Barbie Goes to College was a propaganda gift from my mother because that was her dream; to raise a daughter who would choose college over domesticity and who would some day have a decent career.
It was a lesson I didn’t want to learn. All I wanted was Barbie’s Dream House. I can still recall the sheer envy I felt whenever I spotted the aqua and faux stone cardboard box that unfolded and became a large living area complete with a hi fi system, a double bed and enough cardboard chicness to make even the most unimaginative little girl dream of living in such a palace with her very own Ken. When not in use the Dream house folded up into something that looked like a briefcase and was conveniently equipped with a plastic carrying handle so that it could be easily carted from one popular girl’s house to the next for hours and hours of popular girls’ playtime fun. The furniture that accompanied the Dream House was brightly colored in electric blue, hot pink and an eye putting out shade or orange. It was easy to picture Barbie fixing a martini for Ken every evening and then waiting for him in front of the hi fi, her own glass of white wine held elegantly in one plastic hand. The one false note in the entire Dream House was an (also thoughtfully included) head shot of Ken–a creepy, grainy photograph of someone who looked more like an escapee from a movie set about preppy serial killers than a dreamboat boyfriend. I knew that MY Ken wasn’t going to look like that; my Ken was going to be handsome and gentle, like Bobby Sherman or Paul McCartney or possibly a smartened up, sexier version of Gilligan from Gilligan’s Island.
For years I lusted after that Dream House the way some people lust after spa vacations or a date with Liam Neeson. But it wasn’t meant to be. I had received my play set, the dull Barbie Goes to College, and all the whining in the world wasn’t going to produce a Dream House under our Christmas tree.
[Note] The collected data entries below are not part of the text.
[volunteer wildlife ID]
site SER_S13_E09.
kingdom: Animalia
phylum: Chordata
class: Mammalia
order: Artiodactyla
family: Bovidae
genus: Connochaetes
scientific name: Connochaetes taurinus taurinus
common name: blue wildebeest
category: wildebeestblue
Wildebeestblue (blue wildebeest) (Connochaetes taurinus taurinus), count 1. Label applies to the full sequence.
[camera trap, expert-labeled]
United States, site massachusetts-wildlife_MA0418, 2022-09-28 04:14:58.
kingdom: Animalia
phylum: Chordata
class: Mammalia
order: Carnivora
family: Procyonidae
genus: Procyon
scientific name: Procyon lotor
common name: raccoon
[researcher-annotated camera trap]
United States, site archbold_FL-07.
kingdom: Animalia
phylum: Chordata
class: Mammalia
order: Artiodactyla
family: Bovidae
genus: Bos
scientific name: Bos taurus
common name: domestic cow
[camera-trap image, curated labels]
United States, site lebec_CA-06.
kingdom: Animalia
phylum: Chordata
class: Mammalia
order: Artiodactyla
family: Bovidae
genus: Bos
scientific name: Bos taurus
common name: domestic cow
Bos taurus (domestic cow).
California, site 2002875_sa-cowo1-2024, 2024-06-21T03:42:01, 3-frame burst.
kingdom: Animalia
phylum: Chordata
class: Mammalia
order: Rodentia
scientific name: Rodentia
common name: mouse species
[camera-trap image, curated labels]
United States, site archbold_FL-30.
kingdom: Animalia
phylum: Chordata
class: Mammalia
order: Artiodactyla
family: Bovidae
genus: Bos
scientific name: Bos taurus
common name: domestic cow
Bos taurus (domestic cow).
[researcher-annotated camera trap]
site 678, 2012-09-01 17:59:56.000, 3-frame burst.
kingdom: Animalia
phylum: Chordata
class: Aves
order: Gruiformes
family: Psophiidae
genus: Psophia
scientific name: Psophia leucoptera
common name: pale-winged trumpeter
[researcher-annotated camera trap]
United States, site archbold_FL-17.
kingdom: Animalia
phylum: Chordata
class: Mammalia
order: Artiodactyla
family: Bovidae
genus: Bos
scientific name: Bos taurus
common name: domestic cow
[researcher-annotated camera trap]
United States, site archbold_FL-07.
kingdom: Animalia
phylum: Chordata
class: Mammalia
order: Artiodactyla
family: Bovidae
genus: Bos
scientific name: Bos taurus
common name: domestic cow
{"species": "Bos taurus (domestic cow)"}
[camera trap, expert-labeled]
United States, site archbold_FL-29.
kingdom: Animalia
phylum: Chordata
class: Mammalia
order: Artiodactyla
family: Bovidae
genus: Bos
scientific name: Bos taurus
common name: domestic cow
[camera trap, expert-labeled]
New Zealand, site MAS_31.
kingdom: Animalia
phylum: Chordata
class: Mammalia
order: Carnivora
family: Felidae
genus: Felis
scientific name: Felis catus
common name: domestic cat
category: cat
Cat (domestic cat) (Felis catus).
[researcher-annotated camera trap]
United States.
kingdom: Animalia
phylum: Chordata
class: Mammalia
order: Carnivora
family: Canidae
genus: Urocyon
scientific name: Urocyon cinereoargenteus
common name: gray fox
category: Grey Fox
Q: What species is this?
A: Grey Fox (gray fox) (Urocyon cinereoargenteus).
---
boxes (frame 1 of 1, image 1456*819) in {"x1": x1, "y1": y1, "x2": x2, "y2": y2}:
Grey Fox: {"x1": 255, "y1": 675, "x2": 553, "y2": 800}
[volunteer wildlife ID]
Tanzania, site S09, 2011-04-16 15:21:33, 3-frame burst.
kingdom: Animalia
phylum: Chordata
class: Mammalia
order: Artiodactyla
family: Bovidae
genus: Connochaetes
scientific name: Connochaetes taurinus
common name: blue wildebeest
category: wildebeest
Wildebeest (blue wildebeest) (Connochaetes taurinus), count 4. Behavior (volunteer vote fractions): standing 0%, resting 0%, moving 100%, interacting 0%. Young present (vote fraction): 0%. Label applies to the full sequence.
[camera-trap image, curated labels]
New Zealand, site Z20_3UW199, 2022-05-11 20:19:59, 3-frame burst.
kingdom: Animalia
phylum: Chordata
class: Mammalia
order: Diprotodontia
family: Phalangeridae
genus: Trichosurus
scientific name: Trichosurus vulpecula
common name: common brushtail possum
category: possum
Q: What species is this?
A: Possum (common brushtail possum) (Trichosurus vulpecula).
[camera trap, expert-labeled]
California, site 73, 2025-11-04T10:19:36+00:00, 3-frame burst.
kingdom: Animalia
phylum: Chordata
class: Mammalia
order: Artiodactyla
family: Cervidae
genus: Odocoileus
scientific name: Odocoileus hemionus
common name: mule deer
I got my revenge by playing out scenarios where Barbie was expelled for dating her psychology professor and had to take a job at the soda shop or Barbie dropped out of college to join a commune and weave ponchos for a living.
It took a long time but now I can understand what my mother was thinking when she opted for the dorm set instead of the dream house. It must have been apparent from an early age that all I really wanted to do with my life was bake cakes in an EZ Bake Oven (another toy I never got) and pretend iron out pretend wrinkles with my pretend iron. In her subtle way she was attempting to gently brainwash her youngest child into realizing that it might be a good idea to have a career that would enable me to support myself and that it probably wasn’t the brightest plan to wait for Ken/Bobby Sherman every night after spending an entire day watching soap operas on a cardboard television screen. I only wish that I had understood her motives way back when but I didn’t. All I wanted to do way back when was arrange the hot pink cardboard pillows along the pink and grey plaid sofa, not pretend Barbie lived in a sad little dorm room, figuring out algebra equations instead of having fun. Double yuck.
I understand but in my heart of hearts I also know that given my druthers, it’s still the Dream House all the way. Let Midge or Skipper go to college. My Barbie belongs snugly, smugly and happily in her living room waiting for Ken and/ Bobby Sherman to pull into the driveway.